MUST SHOULD MAY |
The key words "MUST", "MUST NOT", "REQUIRED", "SHALL", "SHALL NOT", "SHOULD", "SHOULD NOT", "RECOMMENDED", "MAY", and "OPTIONAL" in this document are to be interpreted as described in RFC 2119. (what's this?) |
This page is not intended for the developers to read directly. It is a scratchpad for me to collect my ideas if/when I file bug reports for these features.
...so as to reduce noise in an automated problem-reporting system for users who are testing changes to built-in rulesets (and would currently need to disable the built-in ruleset in question).
Perhaps a first draft of this could be, "If a user ruleset has a name conflict with a built-in ruleset, (optionally) prefer the user ruleset and log the situation as a warning rather than an error" (user-visible UI warnings MAY be provided, and any part of the behavior MAY be conditional upon a configuration setting and/or an attribute of the user ruleset's ruleset
element). (NB: this GitHub ticket by a regular developer seems to be describing this)

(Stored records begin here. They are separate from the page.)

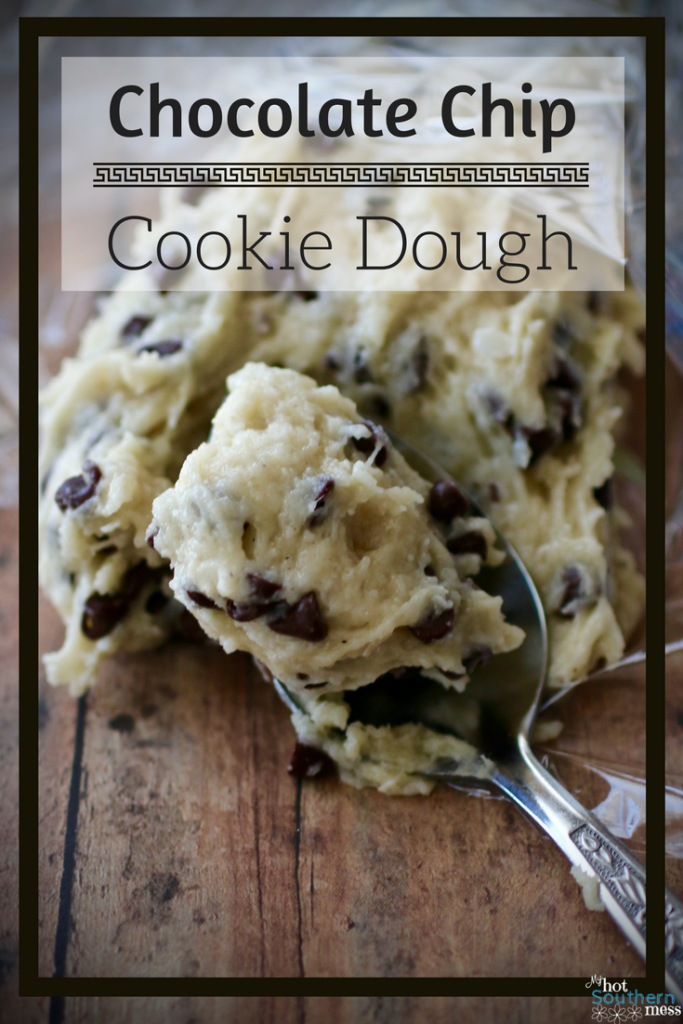 Chocolate Chip Cookie Dough | My Hot Southern Mess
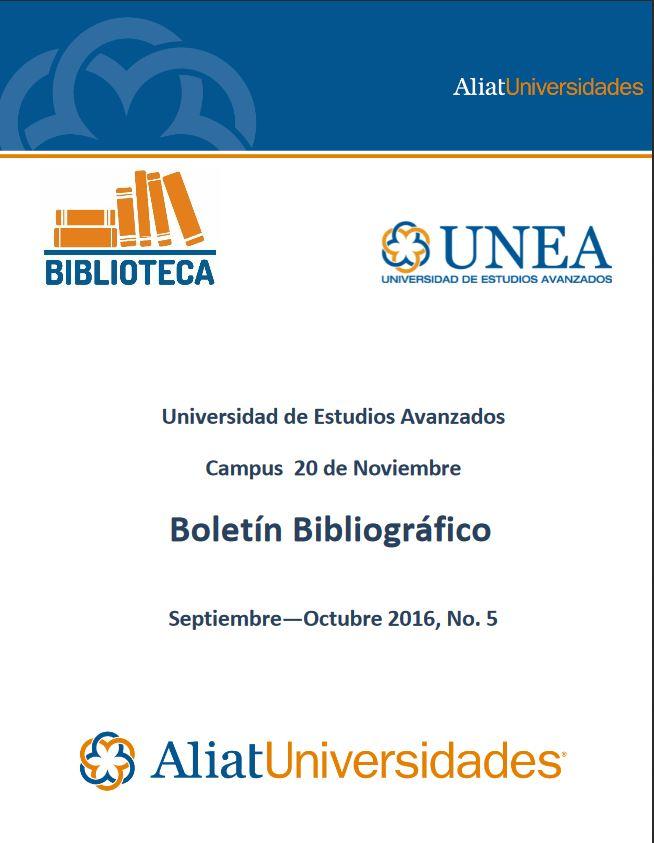 Universidad de Estudios Avanzados Campus 20 de Noviembre Boletín Bibliográfico Septiembre—Octubre 2016, No. 5
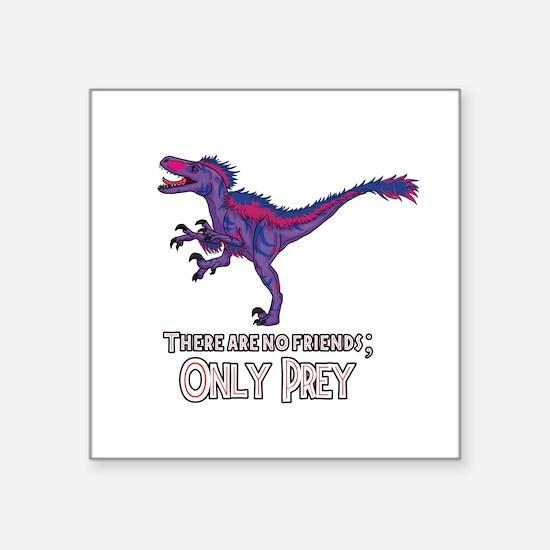 Bilociraptor - There Are No Friends ONLY PREY Stic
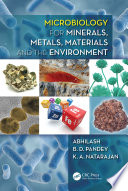 Microbiology for Minerals  Metals  Materials and the Environment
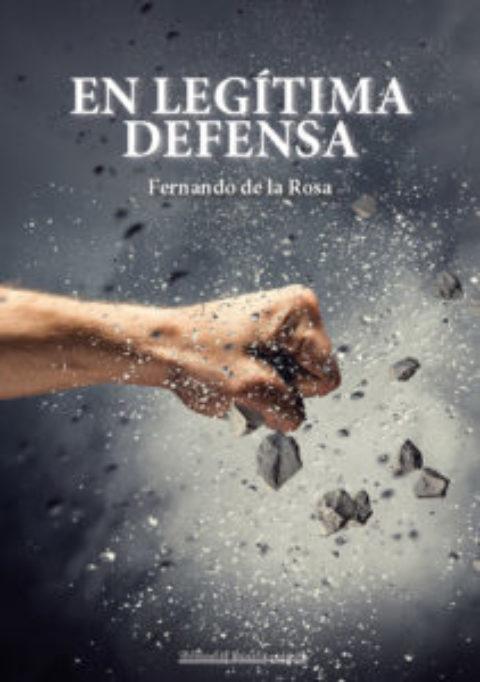 EN LEGÍTIMA DEFENSA. FERNANDO DE LA ROSA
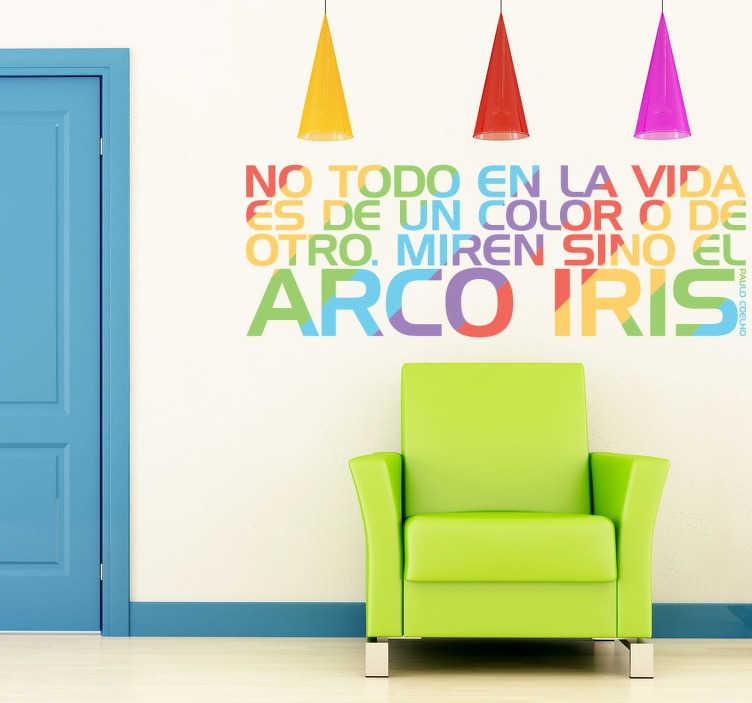 """TenVinilo. Vinilo de texto arco iris coelho. """"No todo en la vida es de un color o de otro. Miren si no el arco iris"""", frase de Paulo Coelho. Vinilo decorativo pared ideal para decorar tu hogar."""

A later implementation could cover the case where the user ruleset has a different name from a built-in ruleset, whose name is specified through an attribute like supersedes_builtin=
.
Suppose there were a built-in ruleset named "Example0" that covered the domain bar.example.com
, and badpage.htm
on that domain suddenly broke (such as by redirecting to http). We should let users write something like:
<userexclusionset name="Example0 (emergency fix)" applies_to_ruleset="Example0">
<target host="bar.example.com" />
<exclusion pattern="^http://bar\.example\.com/badpage\.htm(\?|$)" />
</userexclusionset>
TODO: Consider whether the UI design demands a name
attribute (should the user exclusion set be given its own line in the ruleset list, or should it silently apply without a checkbox choice?). Also: whether target
s are needed, what syntax should be defined for "exclude from securecookie
," and whether we should provide a mechanism to add coverage to an existing ruleset rather than merely exclusions (Tor Trac ticket 10033 and GitHub ticket 296 mention a work-in-progress Chrome implementation of the last).
The proposed attribute name is softdowngrade
.
softdowngrade
behaves like downgrade
except that the code should check whether there is an enabled rule that would rewrite the opposite way (as there would be if both rulesets were enabled in the example below) and ignore the softdowngrade
if so.
Example collapsed to save space |
---|
<!--
For rules that cause mixed content, see Example1-mixedcontent.xml.
-->
<ruleset name="Example1 (partial)">
<target host="foo.example.com" />
<exclusion pattern="^http://foo\.example\.com/badpage\.htm(?:\?|$)" />
<rule from="^http:"
to="https:" />
<rule from="^https://foo\.example\.com/badpage\.htm(?=\?|$)"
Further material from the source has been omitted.